The basic theme behind all of the laws is don’t act like a girl.
So, now we get to the bullshit going on over at Rachel’s.
Rachel makes a perfectly legitimate point. Beer makers use sex to sell their products–“Hot girls like this like men who drink our beer. Therefore, if you drink our beer…” Miller Lite is using sex roles to sell their product–“Manly men drink our beer.” It’s not crazy to ask whether “You poke it; you own it” in this context doesn’t refer to everything that men poke. Do men not stick their fingers in women anymore? Did y’all decide that while I was away?
But here’s what’s bullshit and here’s what makes me so angry I almost don’t know how to express it. Each person’s framework for understanding the world is his or her own. There are great stretches of that framework which are similar to other people’s–that’s how we have community and agreement–but each is unique and his or hers.
I would argue that everyone could benefit from continually checking over his or her framework, to make sure that it’s still working, that it’s useful, that it’s strong enough to support one’s worldview, and that it matches up with other people’s in ways that are healthy and beneficial for folks.

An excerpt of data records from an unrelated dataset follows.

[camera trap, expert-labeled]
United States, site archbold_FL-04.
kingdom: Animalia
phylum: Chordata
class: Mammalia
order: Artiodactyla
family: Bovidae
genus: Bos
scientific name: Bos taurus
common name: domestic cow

Though, obviously, you can do what you want.
But what Rachel is doing in her post is checking over our collective framework, looking to see if it’s working and useful and healthy and beneficial. And what she’s found is no some weak girder or rusted out bolts, but just a spot in a column that scratches her when she walks by. So, she asks this question–How come, in order to move men from here (non-Miller Lite buying) to here (Miller Lite buying), we have to use this material that irritates me whenever I walk by? Are other people also finding this irritating? If so, let’s ask Miller Lite to stop using it.
But when Travis09 and Exador and Dr. Richard show up to comment, they don’t just say “Maybe the problem isn’t with the collective framework, but with how you move through it,” which would be a reasonable (though wrong*) response. They say, “There’s something wrong with your internal framework.”–“You hate men”; “You can’t take a joke”; etc.
I guess it pisses me off because, on the one hand, y’all get to toy with collective reality when it suits you and is fun for you, but when it suits you, you also get to pretend that “this is just the way it is; just suck it up because it will never change” as if how you see the world is objective reality.
No. It’s more than that. It starts to feel like you think everything out there is your playground and, when it suits you, everything in here is your playground, regardless of whether that “in here” is actually in you.
Ha, I guess this is about the nerdiest complaint ever–your artifice leaves no room for mine.
*I get to pass judgement because it’s my blog.